Reporter: Mark Kelly l Photojournalist: Sally Delta Goin
Lynchburg, VA - For the second time in two weeks, a wood stove is to blame for a family being forced out of their home by fire.
It happened Tuesday morning in Lynchburg. The stove was bought just last month. Last week, another fire but same story - a family of four bought their wood stove just days earlier.
The man who lost his home Tuesday says he knew there was a crack in his stove. He'd usually keep on eye on it. Tuesday morning, he left his house for a minute and came back to see it burning.
Crews board up Leon Rose's home hours after the wood stove he loved so much turned on him.
"It put out good heat; it warms the whole house. Don't have to worry about it cutting off and cutting back on. Once you put that wood in there it's going to keep the house warm," said Rose.
Warm to the touch and light on the pocketbook. Wood Stove sellers say on average, four cords of wood at $150 can heat a home for a whole year. An electric bill can be several hundred dollars a month.

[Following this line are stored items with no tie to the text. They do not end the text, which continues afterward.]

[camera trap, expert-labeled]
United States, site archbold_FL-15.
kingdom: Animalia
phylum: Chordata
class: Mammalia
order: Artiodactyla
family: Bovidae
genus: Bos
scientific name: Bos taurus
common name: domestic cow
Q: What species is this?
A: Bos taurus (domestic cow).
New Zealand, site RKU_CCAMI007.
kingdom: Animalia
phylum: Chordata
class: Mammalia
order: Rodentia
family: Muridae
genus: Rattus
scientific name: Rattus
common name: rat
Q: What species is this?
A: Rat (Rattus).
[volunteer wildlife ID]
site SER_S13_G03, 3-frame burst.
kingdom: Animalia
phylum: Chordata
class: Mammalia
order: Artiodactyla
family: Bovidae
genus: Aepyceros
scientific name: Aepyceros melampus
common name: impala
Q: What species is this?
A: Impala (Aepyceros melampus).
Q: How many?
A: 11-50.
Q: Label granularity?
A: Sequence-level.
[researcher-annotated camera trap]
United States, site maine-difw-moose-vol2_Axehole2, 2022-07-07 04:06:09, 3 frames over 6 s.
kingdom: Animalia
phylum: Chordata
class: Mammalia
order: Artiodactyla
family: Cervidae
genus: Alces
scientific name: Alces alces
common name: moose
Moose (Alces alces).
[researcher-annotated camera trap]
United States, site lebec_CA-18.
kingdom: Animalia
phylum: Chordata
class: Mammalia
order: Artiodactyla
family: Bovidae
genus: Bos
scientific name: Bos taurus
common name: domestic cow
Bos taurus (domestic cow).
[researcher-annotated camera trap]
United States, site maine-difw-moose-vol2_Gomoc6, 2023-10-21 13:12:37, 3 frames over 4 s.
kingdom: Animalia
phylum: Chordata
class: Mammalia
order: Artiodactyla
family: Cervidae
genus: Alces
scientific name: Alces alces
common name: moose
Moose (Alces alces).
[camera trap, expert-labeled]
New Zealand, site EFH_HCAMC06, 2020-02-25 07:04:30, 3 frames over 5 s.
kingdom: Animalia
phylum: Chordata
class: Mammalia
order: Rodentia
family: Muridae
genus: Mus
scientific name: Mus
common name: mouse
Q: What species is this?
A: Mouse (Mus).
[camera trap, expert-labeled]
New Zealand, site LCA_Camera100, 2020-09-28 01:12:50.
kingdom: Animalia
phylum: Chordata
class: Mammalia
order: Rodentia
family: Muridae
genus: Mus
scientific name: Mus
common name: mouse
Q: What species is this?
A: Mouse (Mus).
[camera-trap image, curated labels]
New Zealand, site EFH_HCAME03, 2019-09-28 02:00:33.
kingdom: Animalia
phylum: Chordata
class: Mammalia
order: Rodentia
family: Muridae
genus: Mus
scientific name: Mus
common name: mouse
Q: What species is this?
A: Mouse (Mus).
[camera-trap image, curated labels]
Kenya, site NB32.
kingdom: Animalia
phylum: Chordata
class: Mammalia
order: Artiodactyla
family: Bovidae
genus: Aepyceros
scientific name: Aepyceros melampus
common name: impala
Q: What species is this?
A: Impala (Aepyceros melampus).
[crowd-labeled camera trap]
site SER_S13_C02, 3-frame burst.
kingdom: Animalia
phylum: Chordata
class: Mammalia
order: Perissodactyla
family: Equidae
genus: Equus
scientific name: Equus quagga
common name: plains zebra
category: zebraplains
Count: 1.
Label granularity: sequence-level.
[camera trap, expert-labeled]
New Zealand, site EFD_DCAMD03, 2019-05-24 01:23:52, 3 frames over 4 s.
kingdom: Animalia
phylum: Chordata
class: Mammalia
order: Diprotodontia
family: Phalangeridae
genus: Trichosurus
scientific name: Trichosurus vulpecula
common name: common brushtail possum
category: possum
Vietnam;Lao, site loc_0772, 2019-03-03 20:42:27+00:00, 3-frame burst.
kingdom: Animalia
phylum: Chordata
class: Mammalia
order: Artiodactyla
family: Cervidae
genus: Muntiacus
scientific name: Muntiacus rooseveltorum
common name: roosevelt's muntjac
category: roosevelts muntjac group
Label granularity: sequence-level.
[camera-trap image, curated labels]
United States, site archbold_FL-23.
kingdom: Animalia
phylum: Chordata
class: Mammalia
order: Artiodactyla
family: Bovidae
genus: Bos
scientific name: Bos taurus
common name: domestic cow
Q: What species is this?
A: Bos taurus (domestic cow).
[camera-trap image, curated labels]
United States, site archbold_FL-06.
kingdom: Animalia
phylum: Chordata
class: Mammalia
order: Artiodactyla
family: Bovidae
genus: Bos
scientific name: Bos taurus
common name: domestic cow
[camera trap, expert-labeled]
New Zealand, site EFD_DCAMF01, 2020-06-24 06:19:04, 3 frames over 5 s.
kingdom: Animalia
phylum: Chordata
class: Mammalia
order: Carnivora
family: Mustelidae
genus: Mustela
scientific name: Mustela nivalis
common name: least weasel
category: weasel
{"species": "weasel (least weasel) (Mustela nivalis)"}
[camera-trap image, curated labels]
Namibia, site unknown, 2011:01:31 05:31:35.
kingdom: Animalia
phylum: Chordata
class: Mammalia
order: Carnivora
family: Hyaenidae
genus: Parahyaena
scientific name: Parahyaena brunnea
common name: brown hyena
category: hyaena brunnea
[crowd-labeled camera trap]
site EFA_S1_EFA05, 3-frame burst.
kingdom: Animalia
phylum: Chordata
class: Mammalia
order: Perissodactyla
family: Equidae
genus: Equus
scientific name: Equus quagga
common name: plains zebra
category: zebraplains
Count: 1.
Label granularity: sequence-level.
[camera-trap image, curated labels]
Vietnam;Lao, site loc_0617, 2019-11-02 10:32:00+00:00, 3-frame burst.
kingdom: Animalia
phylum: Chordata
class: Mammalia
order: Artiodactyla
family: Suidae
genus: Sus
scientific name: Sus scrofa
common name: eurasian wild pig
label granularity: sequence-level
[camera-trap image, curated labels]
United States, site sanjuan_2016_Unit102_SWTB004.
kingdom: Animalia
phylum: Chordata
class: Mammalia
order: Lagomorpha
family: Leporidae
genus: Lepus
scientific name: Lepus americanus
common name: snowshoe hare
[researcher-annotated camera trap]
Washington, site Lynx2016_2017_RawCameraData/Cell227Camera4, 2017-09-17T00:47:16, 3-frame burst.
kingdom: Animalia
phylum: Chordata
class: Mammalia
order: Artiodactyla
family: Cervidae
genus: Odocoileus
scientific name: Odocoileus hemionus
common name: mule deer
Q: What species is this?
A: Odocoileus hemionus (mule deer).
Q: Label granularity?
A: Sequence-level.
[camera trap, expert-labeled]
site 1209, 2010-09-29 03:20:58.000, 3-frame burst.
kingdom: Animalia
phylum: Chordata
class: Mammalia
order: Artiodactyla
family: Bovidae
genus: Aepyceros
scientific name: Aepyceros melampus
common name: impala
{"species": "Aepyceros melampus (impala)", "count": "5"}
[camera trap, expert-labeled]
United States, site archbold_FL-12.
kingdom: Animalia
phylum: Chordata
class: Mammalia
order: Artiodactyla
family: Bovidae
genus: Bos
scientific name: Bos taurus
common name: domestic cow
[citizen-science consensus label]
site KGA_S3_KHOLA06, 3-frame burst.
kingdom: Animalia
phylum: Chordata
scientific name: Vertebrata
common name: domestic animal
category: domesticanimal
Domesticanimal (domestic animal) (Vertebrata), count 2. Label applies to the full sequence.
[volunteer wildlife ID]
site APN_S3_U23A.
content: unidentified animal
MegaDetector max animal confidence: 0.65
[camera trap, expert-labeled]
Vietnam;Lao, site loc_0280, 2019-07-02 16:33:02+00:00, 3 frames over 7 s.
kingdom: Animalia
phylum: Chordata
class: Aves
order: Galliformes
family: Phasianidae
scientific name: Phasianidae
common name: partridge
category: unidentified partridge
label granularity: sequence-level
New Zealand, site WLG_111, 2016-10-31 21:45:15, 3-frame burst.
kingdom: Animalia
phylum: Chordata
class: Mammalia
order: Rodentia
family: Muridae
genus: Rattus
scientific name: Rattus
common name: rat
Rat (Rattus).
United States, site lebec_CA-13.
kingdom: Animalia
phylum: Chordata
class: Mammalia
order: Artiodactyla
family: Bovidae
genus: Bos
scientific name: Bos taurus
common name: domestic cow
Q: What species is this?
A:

"Anytime you see an increase heating oil, propane start to go up, you see an increase in wood stoves, kerosene heaters and that's when our problems come," said Walter Bailey, Lynchburg Fire Department deputy chief.
Fire officials and Wood Stove sellers say it's not the stoves; it's how they're used and maintained. They say you need to have yours cleaned regularly.
"Once a year. Pretty easy," said John Heller, manager at the Hearth Pros and Aqua Pros store in Madison Heights.
Heller says it's important to keep the flu pipe clean, but what you put inside the wood stove matters too.
"It's really, really important to use a seasoned hardwood," said Heller.
Hearth Pros manager John Heller says the wrong wood could lead to a Creosote buildup. And there lies the danger.
"On the warm days when they turn the heating device down, creosote tends to build up in the chimney," said Bailey.
Something many don't think of - even clothes building up around the wood stove is a no-no.
"A lot of times we see clothes. People trying to dry clothes instead of outside on the clothesline," said Bailey.
Fire officials say it's not worth saving a buck drying your clothes near a wood stove.
As for Leon Rose, he was the only one living in the home. He'll be in a hotel for the next couple nights until he can figure out his next move.